▸ DATA FOR REVIEW
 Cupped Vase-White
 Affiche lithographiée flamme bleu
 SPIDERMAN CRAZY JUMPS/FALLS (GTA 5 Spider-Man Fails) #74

--

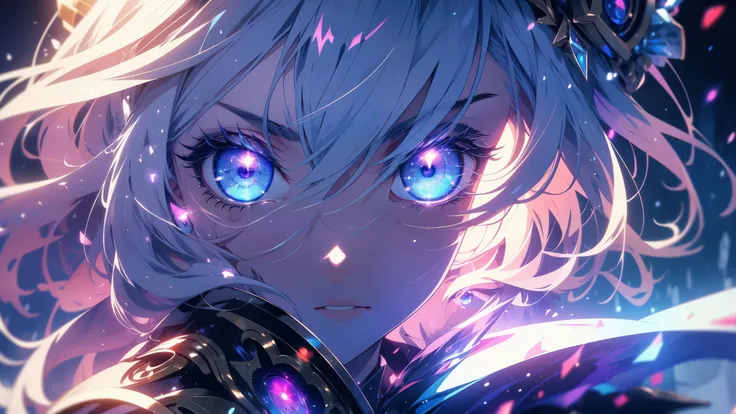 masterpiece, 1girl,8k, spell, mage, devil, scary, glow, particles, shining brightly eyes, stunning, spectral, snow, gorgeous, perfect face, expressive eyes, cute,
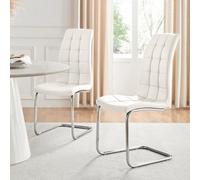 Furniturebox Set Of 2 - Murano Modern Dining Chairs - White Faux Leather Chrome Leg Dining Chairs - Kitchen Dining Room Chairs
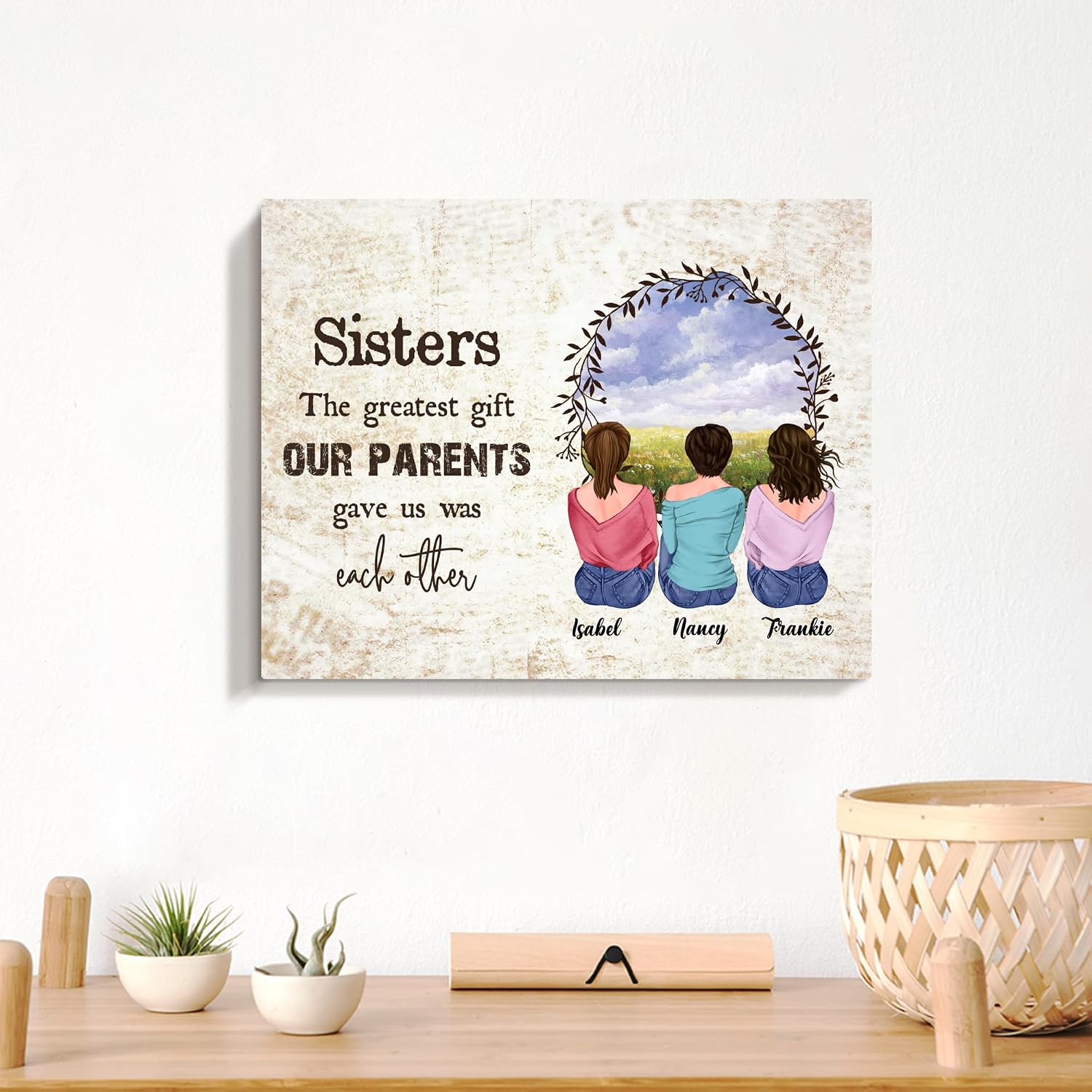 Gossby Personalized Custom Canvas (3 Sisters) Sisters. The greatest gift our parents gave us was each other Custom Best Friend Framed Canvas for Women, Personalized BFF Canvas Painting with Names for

--

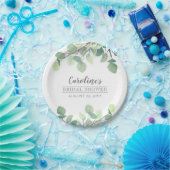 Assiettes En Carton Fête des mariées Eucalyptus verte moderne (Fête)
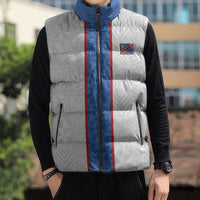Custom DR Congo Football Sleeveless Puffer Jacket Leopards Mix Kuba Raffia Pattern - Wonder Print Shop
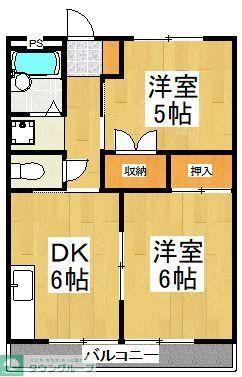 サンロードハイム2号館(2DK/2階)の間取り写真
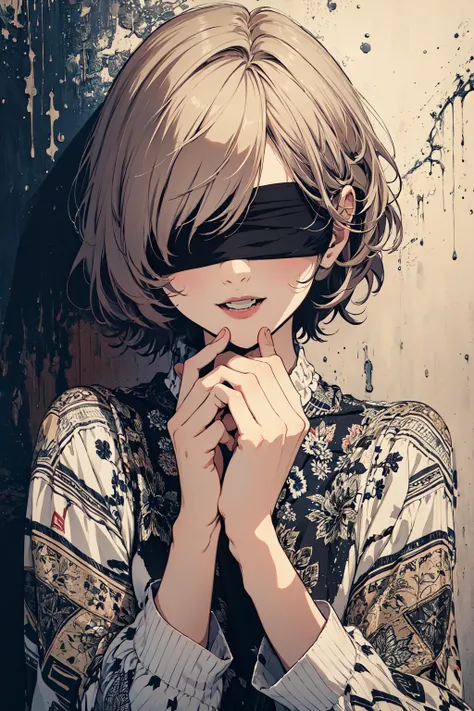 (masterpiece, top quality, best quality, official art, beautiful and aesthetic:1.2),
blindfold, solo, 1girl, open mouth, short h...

▸ DIRECTIONS FOR THIS TASK
Write out the stretch of records from the line containing "Cupped Vase-White" through the line containing "SPIDERMAN CRAZY JUMPS/FALLS", swapping "White" for "Black" and leaving everything else unchanged. Give only those lines.

▸ WRITTEN SOLUTION
 Cupped Vase-Black
 Affiche lithographiée flamme bleu
 SPIDERMAN CRAZY JUMPS/FALLS (GTA 5 Spider-Man Fails) #74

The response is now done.